Your objective:
Could you reproduce every line of the material below word for word, leaving the pictures out of your answer?

Provided data:
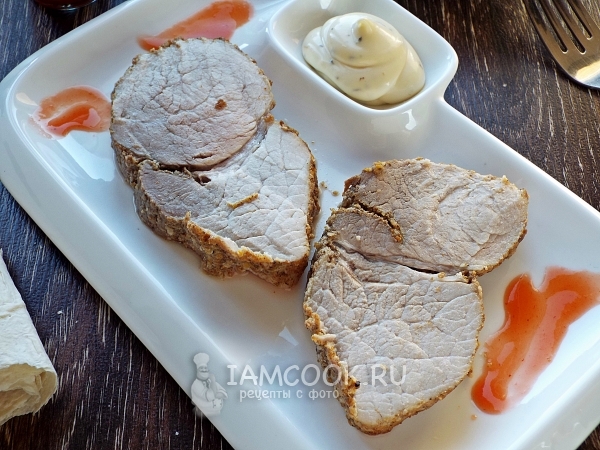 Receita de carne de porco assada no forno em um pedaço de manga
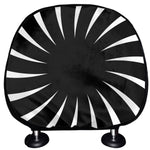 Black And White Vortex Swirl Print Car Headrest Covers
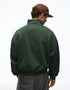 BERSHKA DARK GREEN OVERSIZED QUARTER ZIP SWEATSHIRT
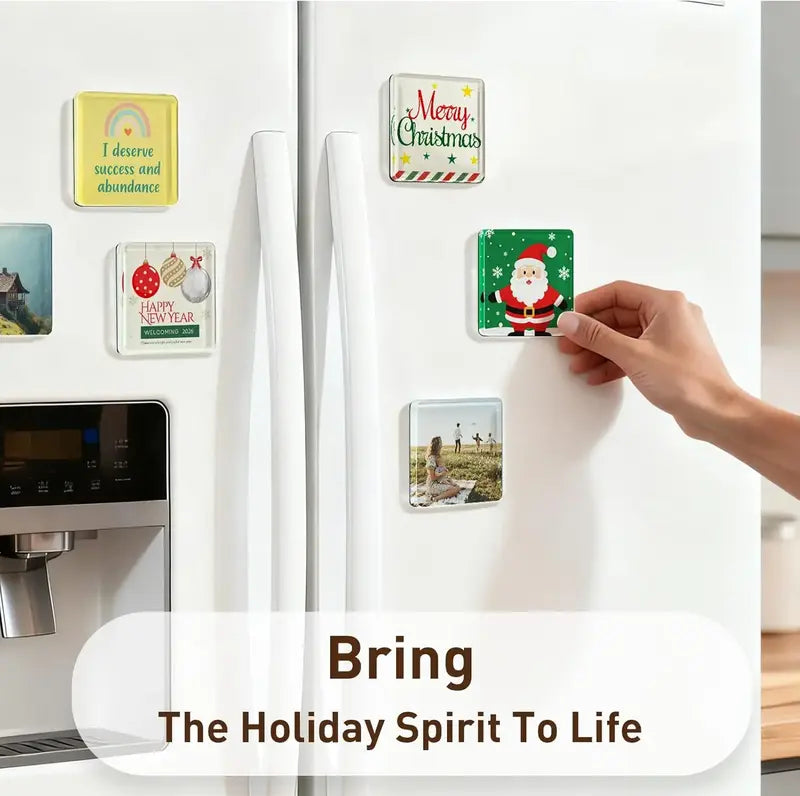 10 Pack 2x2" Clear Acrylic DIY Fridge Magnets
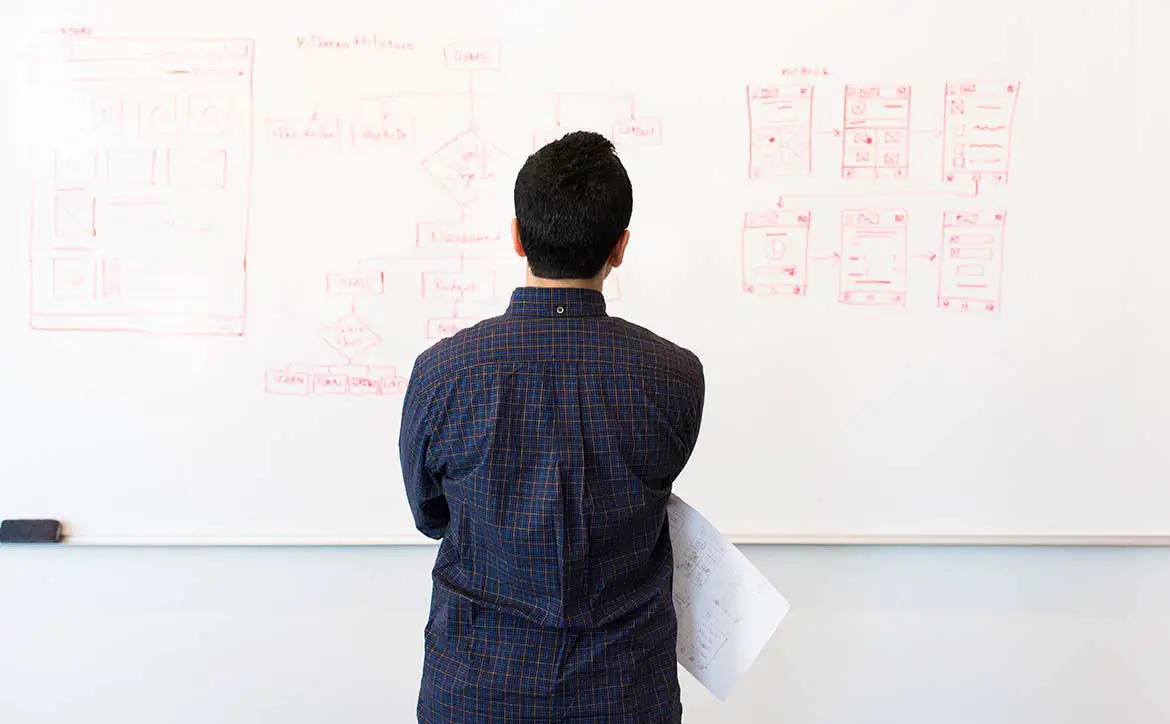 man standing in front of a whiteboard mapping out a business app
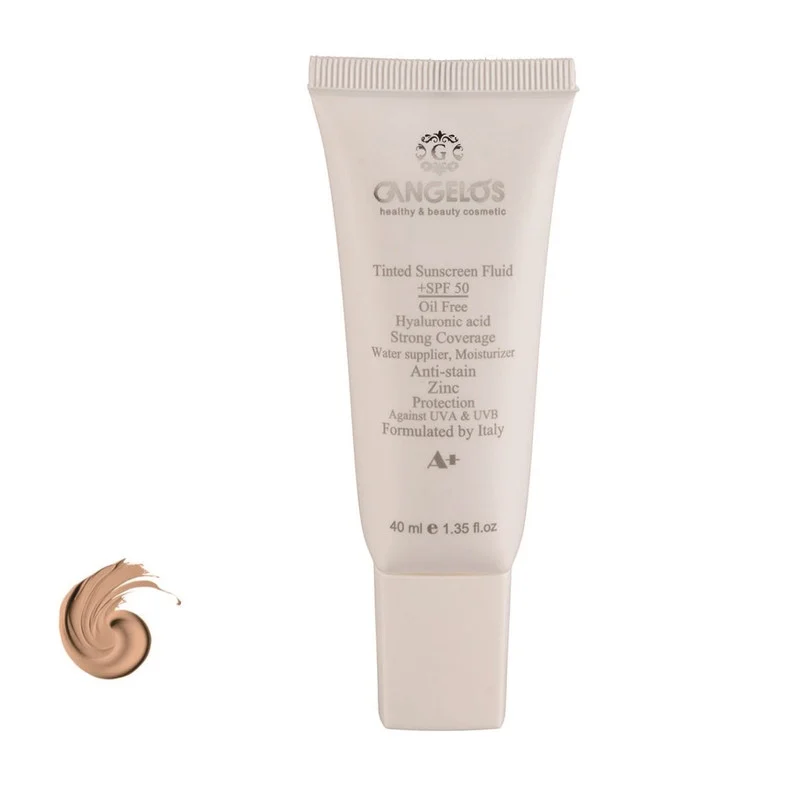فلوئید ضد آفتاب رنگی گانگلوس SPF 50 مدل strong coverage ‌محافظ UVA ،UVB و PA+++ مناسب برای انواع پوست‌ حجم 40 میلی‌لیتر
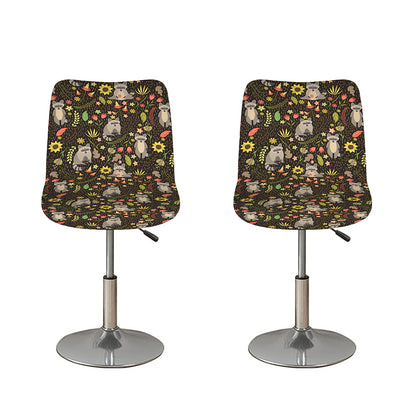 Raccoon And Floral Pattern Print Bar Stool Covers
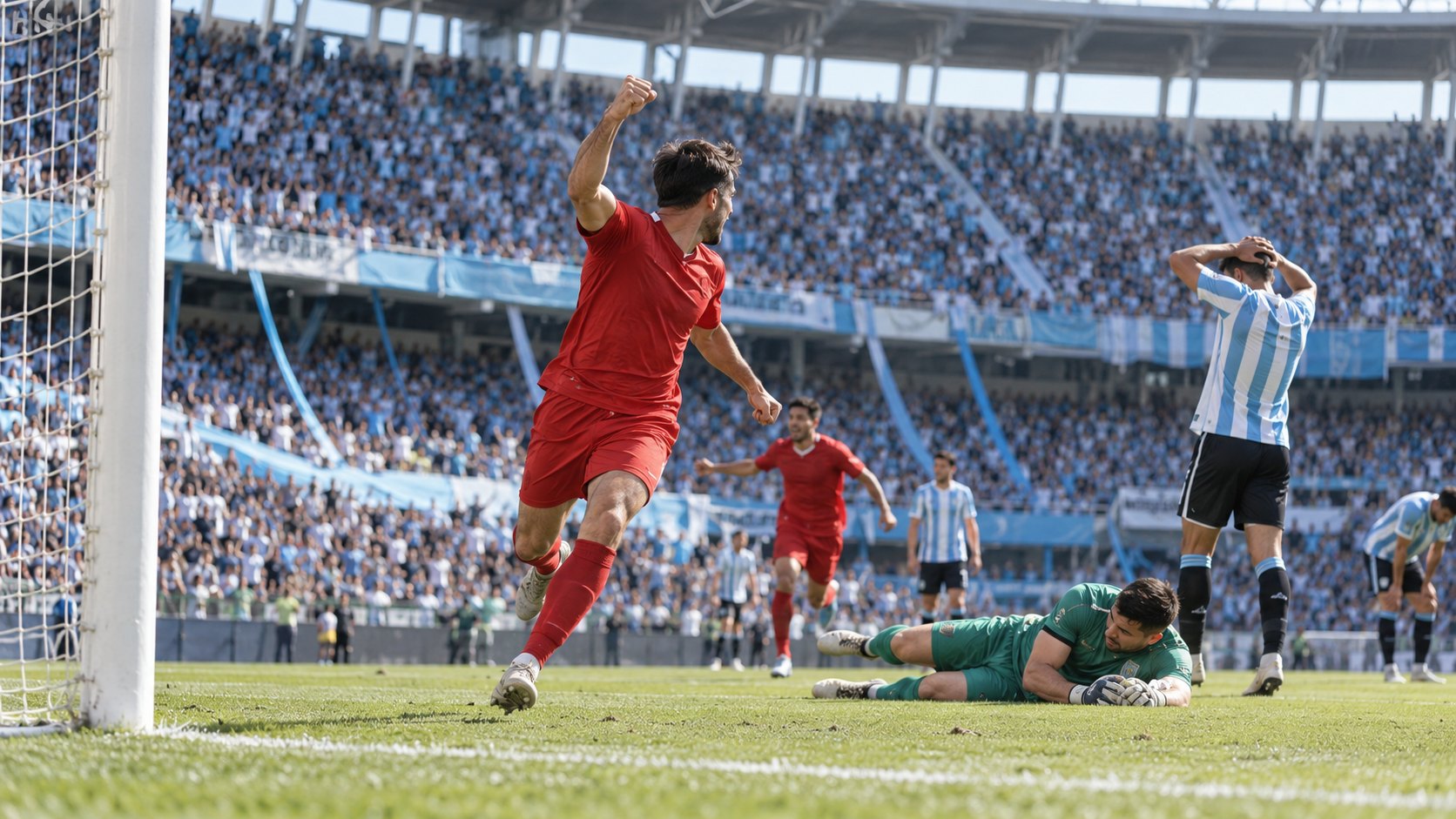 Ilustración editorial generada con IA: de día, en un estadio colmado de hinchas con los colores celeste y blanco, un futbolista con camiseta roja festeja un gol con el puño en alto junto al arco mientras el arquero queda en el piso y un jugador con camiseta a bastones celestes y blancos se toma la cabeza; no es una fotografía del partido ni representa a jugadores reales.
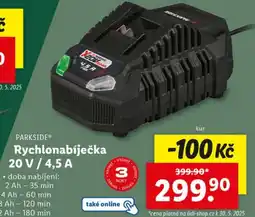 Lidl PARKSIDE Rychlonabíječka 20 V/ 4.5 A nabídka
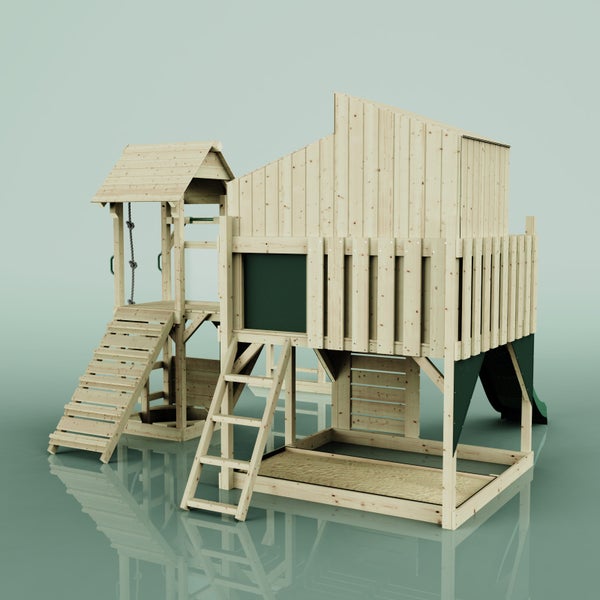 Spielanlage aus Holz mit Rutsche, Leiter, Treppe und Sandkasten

Reply to the exercise:
 Receita de carne de porco assada no forno em um pedaço de manga
 Black And White Vortex Swirl Print Car Headrest Covers
 BERSHKA DARK GREEN OVERSIZED QUARTER ZIP SWEATSHIRT
 10 Pack 2x2" Clear Acrylic DIY Fridge Magnets
 man standing in front of a whiteboard mapping out a business app
فلوئید ضد آفتاب رنگی گانگلوس SPF 50 مدل strong coverage ‌محافظ UVA ،UVB و PA+++ مناسب برای انواع پوست‌ حجم 40 میلی‌لیتر
 Raccoon And Floral Pattern Print Bar Stool Covers
 Ilustración editorial generada con IA: de día, en un estadio colmado de hinchas con los colores celeste y blanco, un futbolista con camiseta roja festeja un gol con el puño en alto junto al arco mientras el arquero queda en el piso y un jugador con camiseta a bastones celestes y blancos se toma la cabeza; no es una fotografía del partido ni representa a jugadores reales.
 Lidl PARKSIDE Rychlonabíječka 20 V/ 4.5 A nabídka
 Spielanlage aus Holz mit Rutsche, Leiter, Treppe und Sandkasten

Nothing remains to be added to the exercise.